Excerpts from a spatial dataset
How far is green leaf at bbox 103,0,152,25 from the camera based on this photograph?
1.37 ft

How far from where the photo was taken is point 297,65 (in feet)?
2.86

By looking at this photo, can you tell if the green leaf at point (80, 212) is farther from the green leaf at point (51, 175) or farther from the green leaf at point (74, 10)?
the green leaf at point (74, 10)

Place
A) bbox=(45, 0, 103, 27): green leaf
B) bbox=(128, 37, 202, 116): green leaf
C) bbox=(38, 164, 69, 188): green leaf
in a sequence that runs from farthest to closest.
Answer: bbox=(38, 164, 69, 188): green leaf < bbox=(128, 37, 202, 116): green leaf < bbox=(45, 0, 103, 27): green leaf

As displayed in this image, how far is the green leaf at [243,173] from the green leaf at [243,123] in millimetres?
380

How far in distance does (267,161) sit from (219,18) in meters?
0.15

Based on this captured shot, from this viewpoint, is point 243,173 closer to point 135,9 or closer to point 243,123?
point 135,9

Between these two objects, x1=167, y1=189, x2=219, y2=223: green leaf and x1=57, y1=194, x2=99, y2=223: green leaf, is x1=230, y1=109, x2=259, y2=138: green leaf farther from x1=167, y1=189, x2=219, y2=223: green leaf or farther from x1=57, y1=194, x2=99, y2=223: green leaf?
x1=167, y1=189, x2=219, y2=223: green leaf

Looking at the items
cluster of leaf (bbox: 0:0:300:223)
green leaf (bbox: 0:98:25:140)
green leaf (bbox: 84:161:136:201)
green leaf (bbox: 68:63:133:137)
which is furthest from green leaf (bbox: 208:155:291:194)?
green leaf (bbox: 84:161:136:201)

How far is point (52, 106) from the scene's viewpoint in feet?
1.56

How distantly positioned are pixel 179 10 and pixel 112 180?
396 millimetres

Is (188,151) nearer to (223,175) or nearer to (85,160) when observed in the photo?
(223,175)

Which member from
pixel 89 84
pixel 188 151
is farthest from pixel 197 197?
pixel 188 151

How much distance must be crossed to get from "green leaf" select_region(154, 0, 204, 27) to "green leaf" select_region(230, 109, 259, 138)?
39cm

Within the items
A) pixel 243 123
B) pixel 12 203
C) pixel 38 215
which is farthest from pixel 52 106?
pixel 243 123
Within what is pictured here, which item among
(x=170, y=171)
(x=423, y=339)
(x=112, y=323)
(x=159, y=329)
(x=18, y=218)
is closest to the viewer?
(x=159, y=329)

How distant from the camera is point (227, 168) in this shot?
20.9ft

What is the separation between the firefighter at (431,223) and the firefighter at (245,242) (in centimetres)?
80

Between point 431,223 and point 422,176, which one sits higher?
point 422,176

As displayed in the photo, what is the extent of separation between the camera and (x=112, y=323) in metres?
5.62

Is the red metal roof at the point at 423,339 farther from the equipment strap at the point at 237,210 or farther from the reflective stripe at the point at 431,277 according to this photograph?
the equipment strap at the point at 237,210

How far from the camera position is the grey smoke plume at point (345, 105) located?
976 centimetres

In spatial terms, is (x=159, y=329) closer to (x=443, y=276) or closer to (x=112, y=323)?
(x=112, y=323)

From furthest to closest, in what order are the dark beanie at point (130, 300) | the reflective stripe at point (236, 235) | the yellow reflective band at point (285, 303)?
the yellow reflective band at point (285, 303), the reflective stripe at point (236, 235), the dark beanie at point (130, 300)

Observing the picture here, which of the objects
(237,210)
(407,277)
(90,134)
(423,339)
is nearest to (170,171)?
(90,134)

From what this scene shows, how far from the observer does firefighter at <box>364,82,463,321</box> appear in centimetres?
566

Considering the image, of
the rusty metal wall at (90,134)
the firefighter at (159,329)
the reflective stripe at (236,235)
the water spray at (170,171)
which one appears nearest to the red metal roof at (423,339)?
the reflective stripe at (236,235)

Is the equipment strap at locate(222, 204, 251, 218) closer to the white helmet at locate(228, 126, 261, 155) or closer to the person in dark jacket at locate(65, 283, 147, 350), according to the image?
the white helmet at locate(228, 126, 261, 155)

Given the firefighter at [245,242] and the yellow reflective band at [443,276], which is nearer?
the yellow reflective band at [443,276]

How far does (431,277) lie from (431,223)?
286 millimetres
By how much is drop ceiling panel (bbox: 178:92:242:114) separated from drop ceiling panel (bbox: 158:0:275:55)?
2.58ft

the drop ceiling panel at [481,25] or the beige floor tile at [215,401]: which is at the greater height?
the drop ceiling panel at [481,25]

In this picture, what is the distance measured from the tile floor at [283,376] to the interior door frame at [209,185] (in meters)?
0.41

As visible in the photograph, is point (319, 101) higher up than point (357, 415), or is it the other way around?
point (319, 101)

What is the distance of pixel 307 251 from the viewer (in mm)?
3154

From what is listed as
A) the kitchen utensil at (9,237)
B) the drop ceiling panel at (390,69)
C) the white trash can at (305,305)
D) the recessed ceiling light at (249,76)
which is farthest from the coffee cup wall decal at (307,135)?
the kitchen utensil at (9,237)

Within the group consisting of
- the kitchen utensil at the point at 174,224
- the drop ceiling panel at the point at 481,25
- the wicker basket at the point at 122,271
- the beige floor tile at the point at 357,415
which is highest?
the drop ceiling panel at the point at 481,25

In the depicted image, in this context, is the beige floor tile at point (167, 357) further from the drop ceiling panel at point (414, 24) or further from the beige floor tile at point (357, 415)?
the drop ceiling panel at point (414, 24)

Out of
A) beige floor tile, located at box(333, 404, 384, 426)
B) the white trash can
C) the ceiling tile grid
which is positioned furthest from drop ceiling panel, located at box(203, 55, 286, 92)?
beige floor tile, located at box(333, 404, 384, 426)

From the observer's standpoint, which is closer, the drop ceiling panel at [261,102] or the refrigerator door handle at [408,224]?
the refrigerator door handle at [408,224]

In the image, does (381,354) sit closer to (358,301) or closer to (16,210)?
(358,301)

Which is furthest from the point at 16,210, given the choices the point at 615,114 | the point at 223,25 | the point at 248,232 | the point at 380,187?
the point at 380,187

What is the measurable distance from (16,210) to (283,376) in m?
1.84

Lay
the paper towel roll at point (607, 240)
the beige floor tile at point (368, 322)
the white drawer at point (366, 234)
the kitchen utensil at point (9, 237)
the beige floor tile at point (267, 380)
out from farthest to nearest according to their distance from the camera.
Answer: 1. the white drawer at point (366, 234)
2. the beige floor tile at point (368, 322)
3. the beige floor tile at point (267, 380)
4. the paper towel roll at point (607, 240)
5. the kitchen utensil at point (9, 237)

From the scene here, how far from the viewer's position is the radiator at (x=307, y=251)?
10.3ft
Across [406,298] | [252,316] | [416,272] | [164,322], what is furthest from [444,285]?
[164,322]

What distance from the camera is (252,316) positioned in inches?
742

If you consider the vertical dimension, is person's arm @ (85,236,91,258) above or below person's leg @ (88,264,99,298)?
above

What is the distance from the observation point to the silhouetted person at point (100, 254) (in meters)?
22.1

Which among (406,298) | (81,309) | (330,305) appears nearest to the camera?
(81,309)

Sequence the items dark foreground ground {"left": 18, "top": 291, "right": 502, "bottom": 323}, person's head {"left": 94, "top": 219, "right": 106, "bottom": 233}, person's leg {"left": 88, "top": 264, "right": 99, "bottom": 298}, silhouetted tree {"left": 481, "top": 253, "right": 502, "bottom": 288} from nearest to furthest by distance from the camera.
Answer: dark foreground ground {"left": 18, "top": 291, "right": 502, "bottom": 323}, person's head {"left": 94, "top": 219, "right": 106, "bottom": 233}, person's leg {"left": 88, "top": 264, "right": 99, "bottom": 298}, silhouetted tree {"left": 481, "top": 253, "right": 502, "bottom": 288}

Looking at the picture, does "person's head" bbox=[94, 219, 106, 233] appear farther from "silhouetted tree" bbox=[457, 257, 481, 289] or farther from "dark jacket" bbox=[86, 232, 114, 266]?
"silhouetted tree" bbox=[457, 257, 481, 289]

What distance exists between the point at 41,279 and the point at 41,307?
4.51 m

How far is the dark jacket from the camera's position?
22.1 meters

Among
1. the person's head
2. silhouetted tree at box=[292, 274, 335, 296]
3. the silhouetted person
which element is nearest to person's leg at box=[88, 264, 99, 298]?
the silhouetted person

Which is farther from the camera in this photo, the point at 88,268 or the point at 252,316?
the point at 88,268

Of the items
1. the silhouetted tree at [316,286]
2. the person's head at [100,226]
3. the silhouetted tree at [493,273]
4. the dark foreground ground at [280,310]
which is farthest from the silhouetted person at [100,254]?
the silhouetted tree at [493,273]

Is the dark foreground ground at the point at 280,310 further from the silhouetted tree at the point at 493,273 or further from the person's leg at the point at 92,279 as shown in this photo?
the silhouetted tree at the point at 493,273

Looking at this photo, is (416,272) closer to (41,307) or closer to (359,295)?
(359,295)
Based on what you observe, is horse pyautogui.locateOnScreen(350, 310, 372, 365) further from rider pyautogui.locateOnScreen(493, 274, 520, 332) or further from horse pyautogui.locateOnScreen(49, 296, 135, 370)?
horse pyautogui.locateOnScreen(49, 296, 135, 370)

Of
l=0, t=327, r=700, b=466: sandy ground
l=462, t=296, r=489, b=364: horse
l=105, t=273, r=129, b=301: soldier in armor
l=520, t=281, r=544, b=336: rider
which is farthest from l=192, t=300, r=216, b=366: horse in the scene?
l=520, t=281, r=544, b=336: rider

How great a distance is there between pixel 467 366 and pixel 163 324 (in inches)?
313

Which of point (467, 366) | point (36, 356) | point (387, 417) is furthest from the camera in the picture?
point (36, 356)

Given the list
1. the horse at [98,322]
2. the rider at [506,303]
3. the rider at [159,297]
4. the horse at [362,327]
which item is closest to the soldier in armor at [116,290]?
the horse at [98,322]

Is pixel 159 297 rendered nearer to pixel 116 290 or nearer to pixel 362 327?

▸ EXERCISE INSTRUCTIONS
Repeat the material word for word, from the line with "Given the firefighter" up to and including the line with "286 millimetres".

▸ FINISHED TASK
Given the firefighter at [245,242] and the yellow reflective band at [443,276], which is nearer?
the yellow reflective band at [443,276]

How far does (431,277) lie from (431,223)?
286 millimetres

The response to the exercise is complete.